I want to store millions of time-series, where each point in time of every time-series is labeled with arbitrary set of tags. It appears I should use JSON array with tags in Snowflake:
CREATE TABLE timeseries (obj_id INT, ts DATE, tags VARIANT, val INT)
INSERT INTO timeseries (obj_id, ts, tags, val) VALUES (442243, '2017-01-01', parse_json('["red", "small", "cheap"]'), 1)
INSERT INTO timeseries (obj_id, ts, tags, val) VALUES (673124, '2017-01-01', parse_json('["red", "small", "expensive"]'), 2)
INSERT INTO timeseries (obj_id, ts, tags, val) VALUES (773235, '2017-01-01', parse_json('["black", "small", "cheap"]'), 3)

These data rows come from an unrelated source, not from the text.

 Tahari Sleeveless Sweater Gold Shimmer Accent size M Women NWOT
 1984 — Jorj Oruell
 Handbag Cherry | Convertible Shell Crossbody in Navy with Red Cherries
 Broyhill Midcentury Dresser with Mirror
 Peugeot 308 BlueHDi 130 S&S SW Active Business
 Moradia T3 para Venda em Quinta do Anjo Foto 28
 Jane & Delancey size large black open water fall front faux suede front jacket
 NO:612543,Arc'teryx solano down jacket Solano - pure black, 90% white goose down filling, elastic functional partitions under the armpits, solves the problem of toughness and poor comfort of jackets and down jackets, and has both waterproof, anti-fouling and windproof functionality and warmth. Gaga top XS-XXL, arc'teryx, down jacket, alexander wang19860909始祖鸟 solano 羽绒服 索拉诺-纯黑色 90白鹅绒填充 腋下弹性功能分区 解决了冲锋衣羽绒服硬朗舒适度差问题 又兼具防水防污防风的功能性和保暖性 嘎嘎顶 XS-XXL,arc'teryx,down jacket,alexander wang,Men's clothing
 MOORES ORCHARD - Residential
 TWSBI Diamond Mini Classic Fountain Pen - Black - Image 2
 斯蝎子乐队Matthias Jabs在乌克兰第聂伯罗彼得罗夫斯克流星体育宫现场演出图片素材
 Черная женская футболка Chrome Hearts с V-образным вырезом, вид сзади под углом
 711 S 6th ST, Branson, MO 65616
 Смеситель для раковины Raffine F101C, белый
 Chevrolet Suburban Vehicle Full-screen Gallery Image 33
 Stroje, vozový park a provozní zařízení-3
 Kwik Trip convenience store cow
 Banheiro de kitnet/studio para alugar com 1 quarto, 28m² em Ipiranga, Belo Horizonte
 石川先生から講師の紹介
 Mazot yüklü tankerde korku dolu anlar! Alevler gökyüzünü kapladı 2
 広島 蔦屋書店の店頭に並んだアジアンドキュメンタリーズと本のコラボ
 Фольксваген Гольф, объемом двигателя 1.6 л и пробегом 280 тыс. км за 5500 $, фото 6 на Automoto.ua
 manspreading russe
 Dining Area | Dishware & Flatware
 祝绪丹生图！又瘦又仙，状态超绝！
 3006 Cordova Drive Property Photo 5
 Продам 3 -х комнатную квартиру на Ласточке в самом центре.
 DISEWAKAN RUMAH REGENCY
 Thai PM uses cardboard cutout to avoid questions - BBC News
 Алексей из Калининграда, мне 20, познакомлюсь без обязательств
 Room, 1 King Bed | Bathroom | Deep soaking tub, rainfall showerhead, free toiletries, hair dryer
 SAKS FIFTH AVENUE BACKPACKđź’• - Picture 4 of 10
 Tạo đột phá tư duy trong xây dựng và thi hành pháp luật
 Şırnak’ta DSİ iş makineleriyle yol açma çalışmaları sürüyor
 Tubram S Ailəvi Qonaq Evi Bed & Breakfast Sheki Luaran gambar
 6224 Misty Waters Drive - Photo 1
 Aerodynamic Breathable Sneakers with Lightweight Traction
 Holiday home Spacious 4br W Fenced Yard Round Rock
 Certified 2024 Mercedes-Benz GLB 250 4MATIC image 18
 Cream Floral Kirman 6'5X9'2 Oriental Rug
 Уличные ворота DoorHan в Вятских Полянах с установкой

Now I want to see an average of all time-series labeled with "small" AND "cheap", e.g.
SELECT ts, AVG(val)
FROM timeseries
WHERE "small" IN tags AND "cheap" IN tags
GROUP BY ts
which would return:
ts, avg(val)
2017-01-01, 2
What is the right Snowflake syntax/schema/approach to achieve it? Note, I do NOT want to FLATTEN exploding the rows, I just want to filter out all the rows that are not 'cheap' and 'small'.